Naturschutz in Waldkraiburg
Nach Kritik am (angeblichen) Nichtstun: Gibt es doch mehr Umweltschutz in Waldkraiburg?
„Passiert ist nichts“: Jedenfalls viel zu wenig sei seit den 90er-Jahren für den Umweltschutz in Waldkraiburg getan worden, kritisierte jüngst Horst Tidhalm. Stadtrat Harald Jungbauer reagiert nun – und widerspricht.
Waldkraiburg – Intensivere Nutzung des Regenwassers, ökologisches Bauen, Fahrradverkehr fördern oder Grünflächen stärken: Es waren gar nicht so wenige Vorschläge, die vor knapp 30 Jahren zusammengetragen wurden. Vorschläge, um den Umwelt- und Naturschutz in Waldkraiburg zu stärken.
1997 wollte sich die Stadt Waldkraiburg in Anlehnung an den Umweltgipfel von 1992 in Rio die Stadt eine lokale Agenda geben. Horst Tidhalm war damals dabei, als mehrere Arbeitsgruppen unterschiedliche Themenbereiche aufarbeiteten und Verbesserungsvorschläge einbrachten.

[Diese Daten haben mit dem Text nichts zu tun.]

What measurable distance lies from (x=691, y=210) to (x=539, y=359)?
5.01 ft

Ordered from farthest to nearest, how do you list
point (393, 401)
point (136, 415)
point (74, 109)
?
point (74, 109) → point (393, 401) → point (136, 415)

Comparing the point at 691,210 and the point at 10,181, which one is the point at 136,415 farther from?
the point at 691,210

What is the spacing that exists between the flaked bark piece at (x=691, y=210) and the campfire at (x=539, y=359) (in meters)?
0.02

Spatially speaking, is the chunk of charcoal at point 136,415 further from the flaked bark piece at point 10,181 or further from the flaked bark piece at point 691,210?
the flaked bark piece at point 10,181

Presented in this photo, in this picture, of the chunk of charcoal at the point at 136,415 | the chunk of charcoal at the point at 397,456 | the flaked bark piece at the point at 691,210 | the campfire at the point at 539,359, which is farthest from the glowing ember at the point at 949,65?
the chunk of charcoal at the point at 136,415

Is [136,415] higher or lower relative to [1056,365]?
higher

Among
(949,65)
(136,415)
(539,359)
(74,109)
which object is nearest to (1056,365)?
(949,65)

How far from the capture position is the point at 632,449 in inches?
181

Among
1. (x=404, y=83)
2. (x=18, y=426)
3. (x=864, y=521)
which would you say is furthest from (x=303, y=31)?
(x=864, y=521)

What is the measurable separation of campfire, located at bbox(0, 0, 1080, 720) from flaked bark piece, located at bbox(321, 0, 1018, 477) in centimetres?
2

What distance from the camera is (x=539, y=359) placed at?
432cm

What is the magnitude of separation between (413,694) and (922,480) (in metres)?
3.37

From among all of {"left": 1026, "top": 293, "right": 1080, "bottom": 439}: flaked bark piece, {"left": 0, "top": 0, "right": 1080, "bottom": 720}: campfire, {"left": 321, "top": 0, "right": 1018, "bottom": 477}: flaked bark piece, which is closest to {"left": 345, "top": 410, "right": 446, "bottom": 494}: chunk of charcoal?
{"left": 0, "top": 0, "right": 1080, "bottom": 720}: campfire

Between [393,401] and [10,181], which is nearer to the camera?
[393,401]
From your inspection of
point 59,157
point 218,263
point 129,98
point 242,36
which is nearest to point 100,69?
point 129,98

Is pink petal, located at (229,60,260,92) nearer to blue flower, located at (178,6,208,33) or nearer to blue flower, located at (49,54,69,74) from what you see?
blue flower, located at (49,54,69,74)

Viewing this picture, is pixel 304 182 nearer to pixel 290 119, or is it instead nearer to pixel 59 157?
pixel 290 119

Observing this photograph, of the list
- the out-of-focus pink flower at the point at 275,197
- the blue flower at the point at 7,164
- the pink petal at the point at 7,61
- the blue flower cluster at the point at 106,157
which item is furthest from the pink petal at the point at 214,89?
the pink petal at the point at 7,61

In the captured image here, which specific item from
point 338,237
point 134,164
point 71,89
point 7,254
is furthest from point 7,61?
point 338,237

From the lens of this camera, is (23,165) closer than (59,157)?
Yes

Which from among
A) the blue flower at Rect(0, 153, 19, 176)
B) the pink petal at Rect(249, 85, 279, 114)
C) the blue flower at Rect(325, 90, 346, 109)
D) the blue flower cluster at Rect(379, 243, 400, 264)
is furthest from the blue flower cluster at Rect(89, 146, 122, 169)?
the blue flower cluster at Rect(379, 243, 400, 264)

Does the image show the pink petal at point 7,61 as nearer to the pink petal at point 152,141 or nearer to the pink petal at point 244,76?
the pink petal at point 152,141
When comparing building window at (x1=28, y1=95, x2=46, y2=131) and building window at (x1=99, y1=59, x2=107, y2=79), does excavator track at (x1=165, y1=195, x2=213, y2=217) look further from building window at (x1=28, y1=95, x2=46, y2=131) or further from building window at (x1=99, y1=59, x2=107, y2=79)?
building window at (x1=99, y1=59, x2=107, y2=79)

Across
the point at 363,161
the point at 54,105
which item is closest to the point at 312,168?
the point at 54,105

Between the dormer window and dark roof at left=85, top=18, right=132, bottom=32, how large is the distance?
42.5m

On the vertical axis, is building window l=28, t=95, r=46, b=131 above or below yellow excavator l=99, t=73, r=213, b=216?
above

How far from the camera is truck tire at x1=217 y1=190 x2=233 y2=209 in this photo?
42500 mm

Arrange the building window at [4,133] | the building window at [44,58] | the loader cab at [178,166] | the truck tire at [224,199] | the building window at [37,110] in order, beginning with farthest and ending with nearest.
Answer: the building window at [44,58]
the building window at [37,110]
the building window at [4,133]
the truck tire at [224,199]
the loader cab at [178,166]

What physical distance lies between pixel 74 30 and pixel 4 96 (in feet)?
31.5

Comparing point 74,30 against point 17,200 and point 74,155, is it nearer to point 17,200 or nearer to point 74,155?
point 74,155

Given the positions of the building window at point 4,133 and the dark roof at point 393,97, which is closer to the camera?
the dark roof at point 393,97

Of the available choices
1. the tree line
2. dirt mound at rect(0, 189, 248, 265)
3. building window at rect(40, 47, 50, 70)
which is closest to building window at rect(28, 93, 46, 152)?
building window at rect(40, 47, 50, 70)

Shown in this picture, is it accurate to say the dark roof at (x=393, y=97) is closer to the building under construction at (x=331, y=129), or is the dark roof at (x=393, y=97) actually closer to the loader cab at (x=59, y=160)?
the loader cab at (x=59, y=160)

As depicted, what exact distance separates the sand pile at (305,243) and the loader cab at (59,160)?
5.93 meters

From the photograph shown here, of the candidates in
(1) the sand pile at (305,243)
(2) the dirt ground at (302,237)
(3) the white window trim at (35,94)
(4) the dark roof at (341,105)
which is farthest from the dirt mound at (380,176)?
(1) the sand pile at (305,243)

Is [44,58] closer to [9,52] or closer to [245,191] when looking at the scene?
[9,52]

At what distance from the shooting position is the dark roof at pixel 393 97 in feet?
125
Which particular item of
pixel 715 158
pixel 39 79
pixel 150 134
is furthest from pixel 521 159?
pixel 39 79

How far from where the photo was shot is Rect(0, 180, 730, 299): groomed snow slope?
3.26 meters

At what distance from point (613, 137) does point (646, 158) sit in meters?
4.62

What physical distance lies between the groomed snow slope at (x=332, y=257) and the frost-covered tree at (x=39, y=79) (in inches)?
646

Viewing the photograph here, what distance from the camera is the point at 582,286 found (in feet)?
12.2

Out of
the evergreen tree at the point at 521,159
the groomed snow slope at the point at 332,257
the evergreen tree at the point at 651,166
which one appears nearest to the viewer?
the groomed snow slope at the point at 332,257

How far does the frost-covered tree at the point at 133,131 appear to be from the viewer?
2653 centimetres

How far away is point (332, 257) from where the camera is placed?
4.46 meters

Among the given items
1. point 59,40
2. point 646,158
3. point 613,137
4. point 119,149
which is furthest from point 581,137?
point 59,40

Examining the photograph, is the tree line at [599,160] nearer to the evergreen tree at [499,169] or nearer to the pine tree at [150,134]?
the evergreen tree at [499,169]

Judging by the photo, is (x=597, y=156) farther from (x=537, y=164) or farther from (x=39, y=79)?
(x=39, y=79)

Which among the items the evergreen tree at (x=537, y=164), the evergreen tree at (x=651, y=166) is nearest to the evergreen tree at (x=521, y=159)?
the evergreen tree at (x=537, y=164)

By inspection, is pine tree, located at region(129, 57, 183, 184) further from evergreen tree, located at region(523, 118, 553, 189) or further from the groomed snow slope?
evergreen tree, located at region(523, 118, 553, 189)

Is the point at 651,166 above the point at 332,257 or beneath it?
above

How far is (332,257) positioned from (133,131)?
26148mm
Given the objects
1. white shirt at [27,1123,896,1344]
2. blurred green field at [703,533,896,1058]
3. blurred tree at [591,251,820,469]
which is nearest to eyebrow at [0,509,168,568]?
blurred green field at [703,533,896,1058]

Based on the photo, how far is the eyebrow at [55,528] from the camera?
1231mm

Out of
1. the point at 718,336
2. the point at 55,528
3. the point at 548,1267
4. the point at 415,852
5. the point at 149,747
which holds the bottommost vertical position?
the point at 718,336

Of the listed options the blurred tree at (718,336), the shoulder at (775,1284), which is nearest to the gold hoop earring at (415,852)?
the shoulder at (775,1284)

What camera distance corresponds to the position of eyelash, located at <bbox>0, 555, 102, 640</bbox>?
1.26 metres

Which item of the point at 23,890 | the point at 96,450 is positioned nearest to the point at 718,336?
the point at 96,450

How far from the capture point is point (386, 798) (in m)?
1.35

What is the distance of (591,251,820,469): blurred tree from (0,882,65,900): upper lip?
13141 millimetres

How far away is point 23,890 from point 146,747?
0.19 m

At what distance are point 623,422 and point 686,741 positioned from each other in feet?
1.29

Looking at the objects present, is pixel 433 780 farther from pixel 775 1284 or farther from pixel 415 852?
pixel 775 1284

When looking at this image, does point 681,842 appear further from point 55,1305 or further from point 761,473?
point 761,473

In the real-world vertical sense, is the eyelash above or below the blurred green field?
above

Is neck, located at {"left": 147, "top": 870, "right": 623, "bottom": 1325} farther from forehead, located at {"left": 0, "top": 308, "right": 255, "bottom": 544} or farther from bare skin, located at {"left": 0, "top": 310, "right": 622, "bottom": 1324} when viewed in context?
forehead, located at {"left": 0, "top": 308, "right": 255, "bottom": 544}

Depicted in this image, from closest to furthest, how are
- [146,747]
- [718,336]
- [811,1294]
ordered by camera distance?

Aus Gruppe heraus einiges entwickelt
Heute bedauert er es, dass zu wenig aus dem Arbeitskreis „Umwelt und Natur“ im Leitbild der Stadt übriggeblieben ist. Woran es gehakt hat, lässt sich 27 Jahre später in der Verwaltung nicht mehr genau nachvollziehen. Einer, der es vielleicht wissen könnte, ist Stadtrat Harald Jungbauer. Er sitzt nicht nur seit 1984 im Stadtrat, sondern war auch Mitglied des Arbeitskreises „Umwelt und Natur“.
In seinen Unterlagen hat der Stadtrat gewühlt, aber nicht mehr allzu viel dazu gefunden. „Das war damals eine tolle Gruppe, im Nachgang hat sich daraus doch einiges entwickelt“, erinnert sich Jungbauer etwas anders als Tidhalm. Nicht nur, dass ein Leitantrag samt Anregungen für einen Stadtentwicklungsplan aus der Arbeitsgruppe heraus an den Stadtrat übergeben worden ist.
Zum Beispiel kam die Umsetzung eines Grünleitplans in Gang, der Holzhauser Bach sei umgebaut worden, das Thema „Umwelt“ bekam seinen Platz im Stadtentwicklungsausschuss, es wurde ein Blockheizkraftwerk errichtet, das später von der Geothermie abgelöst worden ist.
„Ein großes Thema waren damals Aktionstage“, sagt er. Zum Beispiel zum Sprit-Sparen, die sich weiterentwickelt hätten zu einer Energie-Spar-Messe. „Das entstand auf Basis der Anregungen aus dem Arbeitskreis“, erklärt Jungbauer. Anregungen für Bürger wollte man damit geben, 2014 folgte das Ende der Messe. „Solche Veranstaltungen laufen sich aus. Akteure fallen weg, es muss finanzierbar bleiben und es braucht Kümmerer“, nennt er als Gründe.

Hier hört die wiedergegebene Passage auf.